Quella carta straccia che dava Marco Doria spacciato alle primarie

(...) Certo, Marco Doria parte favoritissimo, rispetto a quanto lo sarebbe stata una Marta Vincenzi ricandidata. Ma solo perchè si presenta riverniciato di nuovo, mentre in realtà rappresenta la stessa identica maggioranza che ha governato fino ad oggi. Ed è un’operazione non molto onesta intellettualmente far pensare che sia espressione di discontinuità con quello che abbiamo visto fino ad oggi. Anzi, dirò di più: era molto più discontinua la «prima» Marta, quella del primo anno del mandato, rispetto a Pericu, di quanto lo sia Doria rispetto alla Vincenzi.

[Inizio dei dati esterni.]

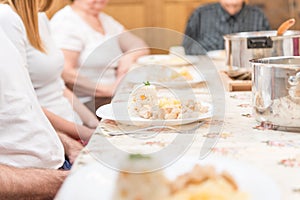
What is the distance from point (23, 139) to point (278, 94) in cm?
58

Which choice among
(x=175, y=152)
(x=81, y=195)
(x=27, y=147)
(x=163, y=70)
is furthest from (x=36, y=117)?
(x=163, y=70)

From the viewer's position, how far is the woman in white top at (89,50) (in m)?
2.62

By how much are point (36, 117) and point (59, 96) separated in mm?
659

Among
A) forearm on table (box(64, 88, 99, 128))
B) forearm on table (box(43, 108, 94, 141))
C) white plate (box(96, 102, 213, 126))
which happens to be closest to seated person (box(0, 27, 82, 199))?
white plate (box(96, 102, 213, 126))

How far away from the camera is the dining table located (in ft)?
2.88

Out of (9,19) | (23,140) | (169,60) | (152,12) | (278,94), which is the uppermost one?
(9,19)

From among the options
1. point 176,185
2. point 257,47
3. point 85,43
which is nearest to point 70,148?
point 257,47

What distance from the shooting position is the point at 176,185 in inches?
28.3

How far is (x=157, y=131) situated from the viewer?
1146 mm

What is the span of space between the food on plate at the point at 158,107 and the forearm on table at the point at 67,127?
1.95 feet

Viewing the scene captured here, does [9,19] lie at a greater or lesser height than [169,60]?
greater

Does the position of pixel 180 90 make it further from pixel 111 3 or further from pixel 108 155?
pixel 111 3

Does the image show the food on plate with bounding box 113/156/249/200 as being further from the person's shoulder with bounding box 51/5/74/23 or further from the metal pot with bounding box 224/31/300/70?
the person's shoulder with bounding box 51/5/74/23

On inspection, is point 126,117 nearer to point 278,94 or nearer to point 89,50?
point 278,94
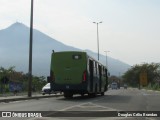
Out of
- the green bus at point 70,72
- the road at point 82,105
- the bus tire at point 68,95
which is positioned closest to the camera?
the road at point 82,105

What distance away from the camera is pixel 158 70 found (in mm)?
149125

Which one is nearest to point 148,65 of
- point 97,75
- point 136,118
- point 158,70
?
point 158,70

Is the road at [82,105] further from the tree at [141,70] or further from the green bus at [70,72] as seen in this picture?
the tree at [141,70]

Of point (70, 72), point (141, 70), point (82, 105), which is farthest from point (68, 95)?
point (141, 70)

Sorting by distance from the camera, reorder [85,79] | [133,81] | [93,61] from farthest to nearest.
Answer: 1. [133,81]
2. [93,61]
3. [85,79]

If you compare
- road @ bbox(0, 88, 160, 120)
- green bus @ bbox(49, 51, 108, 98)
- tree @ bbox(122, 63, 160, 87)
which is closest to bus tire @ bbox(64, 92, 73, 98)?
green bus @ bbox(49, 51, 108, 98)

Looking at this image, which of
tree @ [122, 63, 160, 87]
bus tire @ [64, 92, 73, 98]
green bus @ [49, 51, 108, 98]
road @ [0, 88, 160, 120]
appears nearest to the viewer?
road @ [0, 88, 160, 120]

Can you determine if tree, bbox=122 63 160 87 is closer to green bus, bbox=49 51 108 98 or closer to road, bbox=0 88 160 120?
green bus, bbox=49 51 108 98

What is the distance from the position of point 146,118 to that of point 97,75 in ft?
74.5

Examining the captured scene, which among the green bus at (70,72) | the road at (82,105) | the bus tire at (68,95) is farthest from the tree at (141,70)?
the road at (82,105)

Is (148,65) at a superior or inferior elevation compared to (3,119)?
superior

Andiamo avanti. Nei mesi, nelle settimane e nei giorni precedenti le primarie del Pd, i sondaggi spuntavano come i funghi. C’erano quelli ufficiali del Pd, quelli ufficiosi dello staff di Marta, addirittura quelli dell’Api di Rutelli, quelli dell’Italia dei Valori e quelli commissionati dai vari giornali. Tutti certificati, tutti fatti da istituti importanti e tutti timbrati con i metodi Cati e i bollini al loro posto.
Insomma, sta di fatto che nessuno di questi sondaggi, non uno, dava Doria non dico vincente, ma nemmeno al secondo posto. Un po’ come se si orecchiassero i discorsi da bar sul tema «A me piace di più la Marta», oppure «Scherzi, vuoi mettere l’eleganza della Roberta e quel cachemirino color vinaccia che ha nei manifesti?» e li si spacciassero per sondaggi.
Ecco, ribadisco, senza sapere a che corpo elettorale ci si riferisce, anche i sondaggi di questi giorni sono esattamente quella roba lì: carta straccia e nient’altro che carta straccia. Soprattutto, perchè entra in gioco un altro fattore: ad esempio, molti di quelli che hanno detto che avrebbero votato Doria, non sono a conoscenza della presenza a sinistra di altre liste che contrastano il governo Monti, dai grillini del Movimento Cinquestelle, ai comunisti di Delogu e di Marco Rizzo a quelli di Marco Ferrando, la cui posizione contraria a ogni riforma dell’articolo 18, ad esempio, può essere molto più forte e credibile di quella del Pd. E, allo stesso modo, se da un lato il basso livello di consensi per Vinai e anche per Edoardo Rixi si spiega fondamentalmente con il fatto che i sondaggi si riferiscono a candidature non ancora consolidate mediaticamente, molti di quelli che hanno optato per Musso non sanno che non è più il candidato ufficiale del centrodestra. Il che, sia ben chiaro, non è certo colpa di Musso. E lui, se riesce a giocarci sopra, fa benissimo.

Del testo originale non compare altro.